In developed countries, allergic conditions are regarded as the epidemics of the 21st century, impacting over 30% of the population with a swiftly increasing prevalence. Among the various sources of allergens, fungi are particularly significant. There are 174 fungal allergens identified within the Ascomycota phylum and 30 within the Basidiomycota phylum. The main allergenic fungi belong to the genera Alternaria, Aspergillus, Cladosporium, Penicillium, and Fusarium [30,31]. However, patients are not always specifically diagnosed with the allergens they react to. For the first time, we introduce two plant parasites, Podosphaera fusca, a microfungus from the Erysiphales order, and Peronospora ficariae, a fungus-like organism from the Peronosporales order, which exhibit allergenic potential in murine models of acute and chronic asthma. These findings strongly support our previous research using in vitro models of the upper (BEAS-2B cell line) and lower (A549 cell line) respiratory tracts, where P. fusca and P. ficariae demonstrated pro-inflammatory and pro-allergenic potential (unpublished data).

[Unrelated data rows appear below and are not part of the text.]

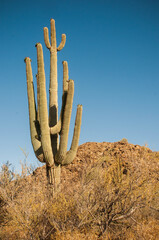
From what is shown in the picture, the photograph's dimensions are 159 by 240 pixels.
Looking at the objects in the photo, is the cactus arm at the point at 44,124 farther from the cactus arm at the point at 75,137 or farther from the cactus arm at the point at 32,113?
the cactus arm at the point at 75,137

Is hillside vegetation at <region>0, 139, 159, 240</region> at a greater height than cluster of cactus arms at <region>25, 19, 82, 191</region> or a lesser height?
lesser

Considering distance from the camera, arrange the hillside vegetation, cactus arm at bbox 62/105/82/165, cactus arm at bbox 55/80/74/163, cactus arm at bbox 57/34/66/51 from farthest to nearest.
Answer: cactus arm at bbox 57/34/66/51 → cactus arm at bbox 62/105/82/165 → cactus arm at bbox 55/80/74/163 → the hillside vegetation

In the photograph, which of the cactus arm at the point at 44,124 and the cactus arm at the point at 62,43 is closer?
the cactus arm at the point at 44,124

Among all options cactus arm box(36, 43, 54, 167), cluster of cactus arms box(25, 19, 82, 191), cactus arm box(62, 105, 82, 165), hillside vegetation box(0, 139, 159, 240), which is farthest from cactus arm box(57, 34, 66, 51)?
hillside vegetation box(0, 139, 159, 240)

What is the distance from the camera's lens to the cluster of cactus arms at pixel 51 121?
979 centimetres

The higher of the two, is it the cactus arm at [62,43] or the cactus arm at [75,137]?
the cactus arm at [62,43]

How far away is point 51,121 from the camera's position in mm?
10812

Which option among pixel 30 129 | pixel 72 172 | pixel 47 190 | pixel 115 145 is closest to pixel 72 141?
pixel 30 129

The Global Asthma Report indicates that asthma affects 9.1% of children, 11.0% of adolescents, and 6.6% of adults worldwide. This respiratory ailment has a profound impact on patients and their families globally, presenting significant psychological, medical, and financial difficulties for those involved [32]. Asthma is primarily caused by an inflammatory reaction in the respiratory system to usually harmless environmental substances, both inorganic and organic, as well as by genetic factors. The chronic inflammation and clinical symptoms linked to asthma occur when interactions between inflammatory and resident cells initiate a series of events [1,5,33]. Considering the crucial role of white blood cells in immune and inflammatory processes, we examined the variations in specific leukocyte populations in the blood and lungs of mice with acute or chronic asthma compared to healthy control subjects.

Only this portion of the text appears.